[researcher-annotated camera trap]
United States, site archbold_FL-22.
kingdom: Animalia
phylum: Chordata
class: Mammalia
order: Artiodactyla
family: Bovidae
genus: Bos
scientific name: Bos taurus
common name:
────
### WHAT YOU NEED TO DO:
Retype all of the lines shown above, keeping each one exact.

### RESPONSE TO THIS TASK:
[researcher-annotated camera trap]
United States, site archbold_FL-22.
kingdom: Animalia
phylum: Chordata
class: Mammalia
order: Artiodactyla
family: Bovidae
genus: Bos
scientific name: Bos taurus
common name:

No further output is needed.